▶ [Exercise aim]
From the T-Center text, reproduce word for word the part that opens with the words containing "Günther Domenig and the" and closes with "reaches 60 meters.".

▶ [Exercise text]
The T-Center is an office building in the Sankt Marx section of Landstraße, the 3rd district of Vienna. It was built between the years 2002 and 2004 following the designs of Austrian architect Günther Domenig.

== History ==
The beginning of construction of the T-Center in 2002 commenced a new development concerning town planning and construction in the area of the former cattle market and slaughterhouse in the Viennese quarter of Sankt Marx. Built after the plans of architect Günther Domenig and his team of Hermann Eisenköck, and Herfried Peyker, in an efficient time of only 27 months, the first offices were opened in 2004. The tenants of the office spaces are the Deutsche-Telekom subsidiaries T-Mobile, T-Systems and Software Daten Service. In addition, the ground floor is occupied by publicly accessible restaurants.

== Criticism and awards ==
Due to the unconventional form and the use of unfinished concrete surfaces the T-Center rapidly gathered attention beyond the city boundaries, however the public discussed the building quite controversially. Furthermore, the employees of the companies accommodated there criticized the structural peculiarities, expressing their preferences and opinions as to the design in relation to the building's practical usefulness.

Günther Domenig and the design team received the following awards for the T-Center:

- 2004: Otto Wagner Städtebaupreis
- 2006: Österreichischer Staatspreis for Architecture
- 2006: The Chicago Athenaeum International Architecture Award for the best new global design

== Data ==
The T-Center has an effective area of 119,000 m^{2} of office space for around 3,000 employees, with a gross area of 134,000 m^{2}. With a length of 255 meters, the building's height reaches 60 meters.

▶ [Information shown]

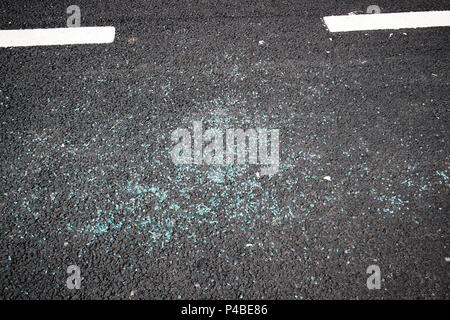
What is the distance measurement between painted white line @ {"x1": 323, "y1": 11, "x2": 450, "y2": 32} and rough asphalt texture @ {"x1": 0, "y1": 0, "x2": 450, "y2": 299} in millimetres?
117

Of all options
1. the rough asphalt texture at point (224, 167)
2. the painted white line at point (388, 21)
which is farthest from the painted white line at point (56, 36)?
the painted white line at point (388, 21)

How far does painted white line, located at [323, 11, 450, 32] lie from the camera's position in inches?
137

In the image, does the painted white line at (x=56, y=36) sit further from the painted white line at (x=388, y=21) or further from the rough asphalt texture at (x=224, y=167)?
the painted white line at (x=388, y=21)

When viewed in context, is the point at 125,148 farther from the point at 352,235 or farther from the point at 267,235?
the point at 352,235

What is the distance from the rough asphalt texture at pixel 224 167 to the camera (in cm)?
205

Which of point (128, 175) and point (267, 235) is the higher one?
point (128, 175)

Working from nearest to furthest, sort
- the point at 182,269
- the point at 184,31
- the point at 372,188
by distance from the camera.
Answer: the point at 182,269 < the point at 372,188 < the point at 184,31

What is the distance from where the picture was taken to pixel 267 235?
218cm

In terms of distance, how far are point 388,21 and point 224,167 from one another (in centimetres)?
235

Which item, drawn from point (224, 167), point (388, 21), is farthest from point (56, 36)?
point (388, 21)

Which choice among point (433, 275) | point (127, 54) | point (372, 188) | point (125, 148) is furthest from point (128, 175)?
point (433, 275)

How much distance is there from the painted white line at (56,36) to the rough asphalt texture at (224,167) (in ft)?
0.34

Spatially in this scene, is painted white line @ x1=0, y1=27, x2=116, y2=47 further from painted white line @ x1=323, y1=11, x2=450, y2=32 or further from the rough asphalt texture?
painted white line @ x1=323, y1=11, x2=450, y2=32
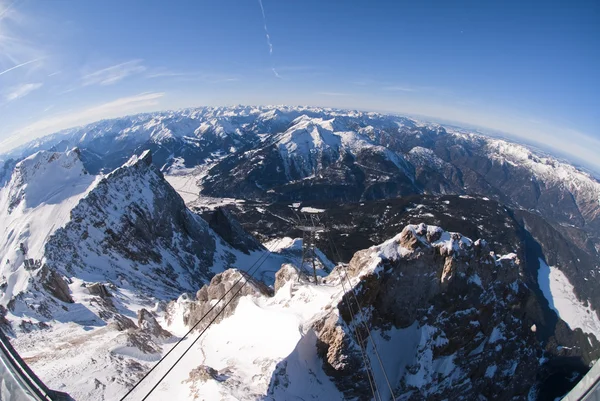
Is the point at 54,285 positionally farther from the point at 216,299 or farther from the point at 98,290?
the point at 216,299

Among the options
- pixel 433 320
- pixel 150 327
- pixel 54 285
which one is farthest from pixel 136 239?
pixel 433 320

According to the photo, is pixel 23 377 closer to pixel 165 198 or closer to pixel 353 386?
pixel 353 386

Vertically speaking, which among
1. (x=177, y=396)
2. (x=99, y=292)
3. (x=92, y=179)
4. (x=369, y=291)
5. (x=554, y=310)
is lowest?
(x=554, y=310)

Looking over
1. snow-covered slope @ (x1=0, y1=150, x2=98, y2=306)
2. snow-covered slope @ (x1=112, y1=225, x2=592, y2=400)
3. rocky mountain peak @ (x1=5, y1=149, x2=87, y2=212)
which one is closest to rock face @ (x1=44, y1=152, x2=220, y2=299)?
snow-covered slope @ (x1=0, y1=150, x2=98, y2=306)

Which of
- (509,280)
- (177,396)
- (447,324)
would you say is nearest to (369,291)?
(447,324)

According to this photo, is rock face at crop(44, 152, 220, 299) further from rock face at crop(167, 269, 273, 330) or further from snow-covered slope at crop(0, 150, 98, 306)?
rock face at crop(167, 269, 273, 330)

▶ [Output of the exercise]
Günther Domenig and the design team received the following awards for the T-Center:

- 2004: Otto Wagner Städtebaupreis
- 2006: Österreichischer Staatspreis for Architecture
- 2006: The Chicago Athenaeum International Architecture Award for the best new global design

== Data ==
The T-Center has an effective area of 119,000 m^{2} of office space for around 3,000 employees, with a gross area of 134,000 m^{2}. With a length of 255 meters, the building's height reaches 60 meters.